CAPE CANAVERAL, Florida — Mars, get ready for another visitor or two. This weekend, NASA’s Maven spacecraft will reach the red planet following a 10-month journey spanning 442 million miles (711 million kilometers).
If all goes well, the robotic explorer will hit the brakes and slip into Martian orbit Sunday night.
“I’m all on pins and needles. This is a critical event,” NASA’s director of planetary science, Jim Green, said Wednesday.
Maven is not designed to land; rather, it will study Mars’ upper atmosphere from orbit.
Hot on Maven’s heels is India’s first interplanetary spacecraft, Mangalyaan, which is due to go into orbit around Mars two days after Maven.
Scientists want to learn how Mars went from a warm, wet world that may have harbored microbial life during its first billion years, to the cold, barren place of today. Maven should help explain the atmospheric changes that led to this radical climate change.
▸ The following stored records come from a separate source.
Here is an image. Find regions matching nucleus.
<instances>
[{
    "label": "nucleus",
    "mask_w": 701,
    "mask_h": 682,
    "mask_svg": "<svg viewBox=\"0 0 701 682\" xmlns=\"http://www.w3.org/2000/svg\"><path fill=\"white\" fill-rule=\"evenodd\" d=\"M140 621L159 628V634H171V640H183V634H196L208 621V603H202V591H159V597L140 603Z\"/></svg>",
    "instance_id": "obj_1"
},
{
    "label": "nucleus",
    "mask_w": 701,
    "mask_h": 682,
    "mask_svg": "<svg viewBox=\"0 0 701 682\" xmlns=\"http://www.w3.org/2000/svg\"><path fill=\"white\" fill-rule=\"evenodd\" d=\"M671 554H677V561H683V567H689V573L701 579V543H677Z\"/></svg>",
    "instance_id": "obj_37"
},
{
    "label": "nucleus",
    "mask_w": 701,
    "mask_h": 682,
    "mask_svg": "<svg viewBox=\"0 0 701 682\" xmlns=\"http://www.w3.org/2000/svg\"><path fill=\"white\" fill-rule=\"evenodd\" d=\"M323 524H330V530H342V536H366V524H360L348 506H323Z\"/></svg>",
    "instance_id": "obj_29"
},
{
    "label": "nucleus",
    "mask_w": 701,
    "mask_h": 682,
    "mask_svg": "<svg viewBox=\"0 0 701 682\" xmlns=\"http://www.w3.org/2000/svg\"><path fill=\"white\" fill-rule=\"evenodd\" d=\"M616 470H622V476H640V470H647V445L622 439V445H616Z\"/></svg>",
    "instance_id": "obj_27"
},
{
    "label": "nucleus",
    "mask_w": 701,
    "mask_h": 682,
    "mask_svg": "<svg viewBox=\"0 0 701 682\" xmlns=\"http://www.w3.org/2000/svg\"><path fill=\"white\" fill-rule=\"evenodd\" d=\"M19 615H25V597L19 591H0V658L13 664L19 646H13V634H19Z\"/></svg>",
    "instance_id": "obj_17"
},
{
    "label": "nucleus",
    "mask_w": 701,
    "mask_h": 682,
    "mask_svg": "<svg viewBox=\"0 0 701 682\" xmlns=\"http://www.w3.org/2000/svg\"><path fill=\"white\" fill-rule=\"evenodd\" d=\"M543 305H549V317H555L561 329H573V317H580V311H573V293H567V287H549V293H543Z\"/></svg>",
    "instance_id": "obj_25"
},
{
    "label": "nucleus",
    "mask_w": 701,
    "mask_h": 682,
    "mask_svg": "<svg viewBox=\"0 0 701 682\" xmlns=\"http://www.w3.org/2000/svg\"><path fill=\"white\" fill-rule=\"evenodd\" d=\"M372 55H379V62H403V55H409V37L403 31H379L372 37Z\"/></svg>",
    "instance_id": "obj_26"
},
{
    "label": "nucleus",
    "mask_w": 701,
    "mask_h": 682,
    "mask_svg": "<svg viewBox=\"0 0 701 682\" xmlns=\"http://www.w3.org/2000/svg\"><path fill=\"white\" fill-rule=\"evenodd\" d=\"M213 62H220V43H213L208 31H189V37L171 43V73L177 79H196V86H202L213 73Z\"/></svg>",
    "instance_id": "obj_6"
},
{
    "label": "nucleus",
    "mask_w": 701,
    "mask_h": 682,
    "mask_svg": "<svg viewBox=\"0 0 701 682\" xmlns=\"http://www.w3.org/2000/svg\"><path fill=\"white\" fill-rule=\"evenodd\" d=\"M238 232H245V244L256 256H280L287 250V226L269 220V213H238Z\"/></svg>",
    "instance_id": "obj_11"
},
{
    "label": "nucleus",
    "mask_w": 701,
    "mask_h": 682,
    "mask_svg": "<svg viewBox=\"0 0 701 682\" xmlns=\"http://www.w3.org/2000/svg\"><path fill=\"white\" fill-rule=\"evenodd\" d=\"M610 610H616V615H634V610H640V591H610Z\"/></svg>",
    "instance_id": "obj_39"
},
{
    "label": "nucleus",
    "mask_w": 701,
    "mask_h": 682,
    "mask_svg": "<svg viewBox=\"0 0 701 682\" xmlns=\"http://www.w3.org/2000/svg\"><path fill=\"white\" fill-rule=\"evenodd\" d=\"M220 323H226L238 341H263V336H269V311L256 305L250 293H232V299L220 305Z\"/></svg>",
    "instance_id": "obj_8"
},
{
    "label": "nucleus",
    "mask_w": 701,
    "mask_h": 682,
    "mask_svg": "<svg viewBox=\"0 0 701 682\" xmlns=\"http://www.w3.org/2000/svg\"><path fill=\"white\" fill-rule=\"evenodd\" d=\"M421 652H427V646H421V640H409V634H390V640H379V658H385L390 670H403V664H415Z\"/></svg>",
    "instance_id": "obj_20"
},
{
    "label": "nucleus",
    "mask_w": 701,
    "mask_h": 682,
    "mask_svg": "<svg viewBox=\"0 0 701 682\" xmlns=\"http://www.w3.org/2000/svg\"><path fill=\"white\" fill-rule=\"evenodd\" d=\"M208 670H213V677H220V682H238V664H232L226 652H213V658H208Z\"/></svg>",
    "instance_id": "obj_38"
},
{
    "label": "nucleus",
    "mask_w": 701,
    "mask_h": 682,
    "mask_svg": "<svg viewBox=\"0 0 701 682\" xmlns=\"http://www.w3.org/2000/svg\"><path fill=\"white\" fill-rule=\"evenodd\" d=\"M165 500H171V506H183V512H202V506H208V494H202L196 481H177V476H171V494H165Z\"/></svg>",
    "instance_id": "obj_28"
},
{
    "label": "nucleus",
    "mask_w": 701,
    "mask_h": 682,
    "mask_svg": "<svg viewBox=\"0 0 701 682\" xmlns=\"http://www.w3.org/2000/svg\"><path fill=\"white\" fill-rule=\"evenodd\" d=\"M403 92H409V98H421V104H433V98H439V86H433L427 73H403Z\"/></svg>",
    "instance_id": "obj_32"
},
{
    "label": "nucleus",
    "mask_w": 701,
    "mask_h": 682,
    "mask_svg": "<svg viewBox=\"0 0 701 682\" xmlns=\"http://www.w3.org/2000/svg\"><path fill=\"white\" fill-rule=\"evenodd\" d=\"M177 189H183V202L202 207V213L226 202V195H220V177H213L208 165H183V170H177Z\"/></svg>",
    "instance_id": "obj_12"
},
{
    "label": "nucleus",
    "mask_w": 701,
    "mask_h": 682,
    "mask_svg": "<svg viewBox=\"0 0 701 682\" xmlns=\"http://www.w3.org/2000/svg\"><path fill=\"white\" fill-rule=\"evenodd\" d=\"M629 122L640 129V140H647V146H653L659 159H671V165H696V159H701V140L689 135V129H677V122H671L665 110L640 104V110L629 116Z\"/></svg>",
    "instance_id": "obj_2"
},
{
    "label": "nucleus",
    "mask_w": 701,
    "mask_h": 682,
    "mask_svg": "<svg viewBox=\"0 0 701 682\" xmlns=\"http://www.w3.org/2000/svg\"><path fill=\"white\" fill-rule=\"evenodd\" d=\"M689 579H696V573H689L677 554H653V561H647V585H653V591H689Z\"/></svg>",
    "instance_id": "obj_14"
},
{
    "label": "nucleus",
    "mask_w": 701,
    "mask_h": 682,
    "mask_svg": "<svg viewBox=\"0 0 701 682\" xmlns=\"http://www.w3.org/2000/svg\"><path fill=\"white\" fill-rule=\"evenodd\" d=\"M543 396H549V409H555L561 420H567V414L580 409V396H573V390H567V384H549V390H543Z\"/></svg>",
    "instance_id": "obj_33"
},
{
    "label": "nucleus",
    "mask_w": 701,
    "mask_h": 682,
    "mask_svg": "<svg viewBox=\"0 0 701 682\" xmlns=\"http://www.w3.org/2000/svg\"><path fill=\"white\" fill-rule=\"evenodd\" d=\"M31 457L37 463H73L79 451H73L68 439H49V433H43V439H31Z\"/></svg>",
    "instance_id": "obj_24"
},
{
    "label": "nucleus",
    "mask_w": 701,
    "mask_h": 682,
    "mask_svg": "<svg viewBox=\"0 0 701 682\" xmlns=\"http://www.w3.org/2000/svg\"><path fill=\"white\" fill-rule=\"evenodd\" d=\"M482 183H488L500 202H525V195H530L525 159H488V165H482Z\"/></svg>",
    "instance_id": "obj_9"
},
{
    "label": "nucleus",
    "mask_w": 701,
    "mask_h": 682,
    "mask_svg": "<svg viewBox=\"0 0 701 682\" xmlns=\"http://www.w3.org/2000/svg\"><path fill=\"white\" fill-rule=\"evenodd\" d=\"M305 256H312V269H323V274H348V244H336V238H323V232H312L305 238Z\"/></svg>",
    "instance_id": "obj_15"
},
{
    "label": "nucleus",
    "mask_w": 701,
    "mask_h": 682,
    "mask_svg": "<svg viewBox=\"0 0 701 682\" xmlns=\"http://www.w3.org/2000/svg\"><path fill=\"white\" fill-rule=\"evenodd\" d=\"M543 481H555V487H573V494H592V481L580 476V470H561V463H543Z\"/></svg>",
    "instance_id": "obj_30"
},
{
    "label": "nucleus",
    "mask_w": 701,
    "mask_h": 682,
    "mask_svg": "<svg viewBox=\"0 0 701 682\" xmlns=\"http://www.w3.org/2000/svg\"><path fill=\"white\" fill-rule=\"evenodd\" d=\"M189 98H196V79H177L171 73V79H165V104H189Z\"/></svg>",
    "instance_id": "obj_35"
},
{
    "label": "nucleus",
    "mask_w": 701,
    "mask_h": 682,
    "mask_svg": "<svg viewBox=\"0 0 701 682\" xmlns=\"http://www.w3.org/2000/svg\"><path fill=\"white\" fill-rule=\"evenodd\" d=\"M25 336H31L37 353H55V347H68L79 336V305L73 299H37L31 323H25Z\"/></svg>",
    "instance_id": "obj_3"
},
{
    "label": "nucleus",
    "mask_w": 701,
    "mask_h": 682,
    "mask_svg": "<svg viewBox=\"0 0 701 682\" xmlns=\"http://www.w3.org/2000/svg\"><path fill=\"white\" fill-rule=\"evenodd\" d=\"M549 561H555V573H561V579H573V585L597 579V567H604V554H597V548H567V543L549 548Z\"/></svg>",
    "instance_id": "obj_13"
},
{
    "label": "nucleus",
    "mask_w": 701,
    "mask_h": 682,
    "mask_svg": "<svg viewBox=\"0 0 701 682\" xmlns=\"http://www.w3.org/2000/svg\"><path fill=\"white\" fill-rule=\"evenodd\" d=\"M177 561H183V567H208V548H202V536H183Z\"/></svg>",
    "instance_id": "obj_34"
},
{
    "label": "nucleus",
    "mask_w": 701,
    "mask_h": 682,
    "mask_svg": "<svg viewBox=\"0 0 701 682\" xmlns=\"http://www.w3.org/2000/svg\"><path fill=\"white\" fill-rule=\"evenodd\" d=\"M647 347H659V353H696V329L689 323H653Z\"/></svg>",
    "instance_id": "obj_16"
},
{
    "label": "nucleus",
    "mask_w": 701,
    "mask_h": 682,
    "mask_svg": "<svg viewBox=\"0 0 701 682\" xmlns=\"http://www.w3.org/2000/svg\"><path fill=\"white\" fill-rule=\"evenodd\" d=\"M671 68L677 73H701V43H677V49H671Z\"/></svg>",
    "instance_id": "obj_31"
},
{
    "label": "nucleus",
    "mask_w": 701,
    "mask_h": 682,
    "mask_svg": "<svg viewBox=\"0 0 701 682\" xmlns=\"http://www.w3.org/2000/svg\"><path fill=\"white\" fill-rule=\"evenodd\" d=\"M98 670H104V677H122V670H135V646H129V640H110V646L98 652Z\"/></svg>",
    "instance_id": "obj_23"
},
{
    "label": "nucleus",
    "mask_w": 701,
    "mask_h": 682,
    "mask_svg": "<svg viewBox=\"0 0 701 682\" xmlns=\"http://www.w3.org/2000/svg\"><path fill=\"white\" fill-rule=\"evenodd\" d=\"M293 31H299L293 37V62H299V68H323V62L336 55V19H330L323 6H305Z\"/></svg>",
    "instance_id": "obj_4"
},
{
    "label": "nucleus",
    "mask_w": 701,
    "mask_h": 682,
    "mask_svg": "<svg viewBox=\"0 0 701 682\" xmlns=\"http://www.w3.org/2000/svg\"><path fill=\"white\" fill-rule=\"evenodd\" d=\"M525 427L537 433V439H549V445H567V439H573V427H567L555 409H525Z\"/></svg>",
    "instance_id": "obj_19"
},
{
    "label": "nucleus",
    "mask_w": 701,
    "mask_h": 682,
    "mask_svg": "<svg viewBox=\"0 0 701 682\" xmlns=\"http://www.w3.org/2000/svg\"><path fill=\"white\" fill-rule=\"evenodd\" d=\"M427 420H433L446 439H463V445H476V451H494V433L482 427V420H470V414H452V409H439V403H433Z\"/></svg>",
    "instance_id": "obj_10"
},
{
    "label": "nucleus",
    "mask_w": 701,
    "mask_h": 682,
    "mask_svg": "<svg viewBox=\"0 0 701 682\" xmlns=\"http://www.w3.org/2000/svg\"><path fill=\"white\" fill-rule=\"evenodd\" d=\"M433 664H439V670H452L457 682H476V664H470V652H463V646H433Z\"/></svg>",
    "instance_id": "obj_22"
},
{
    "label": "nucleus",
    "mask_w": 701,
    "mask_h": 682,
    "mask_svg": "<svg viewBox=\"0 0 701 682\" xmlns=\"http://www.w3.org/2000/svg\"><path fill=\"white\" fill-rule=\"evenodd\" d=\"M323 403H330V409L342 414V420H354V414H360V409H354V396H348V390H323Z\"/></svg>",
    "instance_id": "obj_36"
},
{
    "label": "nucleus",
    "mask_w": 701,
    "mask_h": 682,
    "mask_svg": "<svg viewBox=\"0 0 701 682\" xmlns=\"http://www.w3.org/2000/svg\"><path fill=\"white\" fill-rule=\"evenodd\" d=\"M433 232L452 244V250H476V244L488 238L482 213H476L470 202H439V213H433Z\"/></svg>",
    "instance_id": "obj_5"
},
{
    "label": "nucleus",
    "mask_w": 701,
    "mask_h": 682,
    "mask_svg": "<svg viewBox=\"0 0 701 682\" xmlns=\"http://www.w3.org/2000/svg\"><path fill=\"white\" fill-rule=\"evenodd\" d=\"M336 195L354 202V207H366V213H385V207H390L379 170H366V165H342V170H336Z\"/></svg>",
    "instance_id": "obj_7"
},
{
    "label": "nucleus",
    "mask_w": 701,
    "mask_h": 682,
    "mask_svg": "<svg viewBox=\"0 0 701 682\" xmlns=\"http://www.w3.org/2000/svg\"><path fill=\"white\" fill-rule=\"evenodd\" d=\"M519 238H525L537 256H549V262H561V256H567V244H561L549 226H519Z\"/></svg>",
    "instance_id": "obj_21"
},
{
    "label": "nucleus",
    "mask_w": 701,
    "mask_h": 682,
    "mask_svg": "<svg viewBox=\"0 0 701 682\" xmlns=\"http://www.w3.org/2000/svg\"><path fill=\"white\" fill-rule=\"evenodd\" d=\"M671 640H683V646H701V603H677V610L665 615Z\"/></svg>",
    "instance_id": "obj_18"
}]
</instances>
“Where did the water go? Where did the CO2 go from that early environment?” said chief investigator Bruce Jakosky of the University of Colorado’s Laboratory for Atmospheric and Space Physics in Boulder.
These escaping gases likely went down into the Martian crust and up into the upper atmosphere and out into space. Jakosky and his team hope to ascertain whether the climatic about-face resulted from the sun’s stripping away of the early atmospheric water and carbon dioxide.
“We measure these things today even though the processes we’re interested in operated billions of years ago,” he said.
NASA launched Maven from Cape Canaveral last November on the $671 million mission, the first dedicated to studying the Martian upper atmosphere. As of Wednesday, the spacecraft was less than 750,000 miles (1.2 million kilometers) from its destination; Maven’s view of the red planet would be roughly equivalent to a baseball about 52 feet (15.8 million meters) away.
“So Mars is really growing right now as we approach, just four days away,” said David Mitchell, NASA project manager.
The boxy, solar-winged craft is as long as a school bus and as hefty as a 5,400-pound (2,450-kilogram) SUV.
NASA expects a scientific bonus from Maven thanks to Comet Siding Spring.
The nucleus of the comet, discovered just last year, will pass within 82,000 miles (132,000 kilometers) of Mars on Oct. 19. NASA initially feared the trailing comet dust might jeopardize Maven, but the risk now appears to be minimal, Jakosky said. The spacecraft will observe Siding Spring, providing it can do so safely, and analyze the Martian atmosphere before and after the comet passes by.
“I’m told the odds of having an approach that close to Mars are about 1 in 1 million years, so it’s really luck that we get the opportunity here,” Jakosky said.
Maven — short for Mars Atmosphere and Volatile Evolution — is a scout for the human explorers whom NASA hopes to send in the decades ahead. It’s NASA’s 21st mission to Mars since the 1960s.
There are three spacecraft now circling Mars — one European and two U.S. — and two NASA rovers exploring the surface.
“For humans to go to Mars, it’s not like ‘Star Trek.’ It’s not like ‘go where no man has gone before,’ ” Green told reporters. “It’s really the planetary scientists that are blazing the trail for us to understand everything about Mars that we need to for humans to be able to land safely on Mars and explore and journey around the planet.”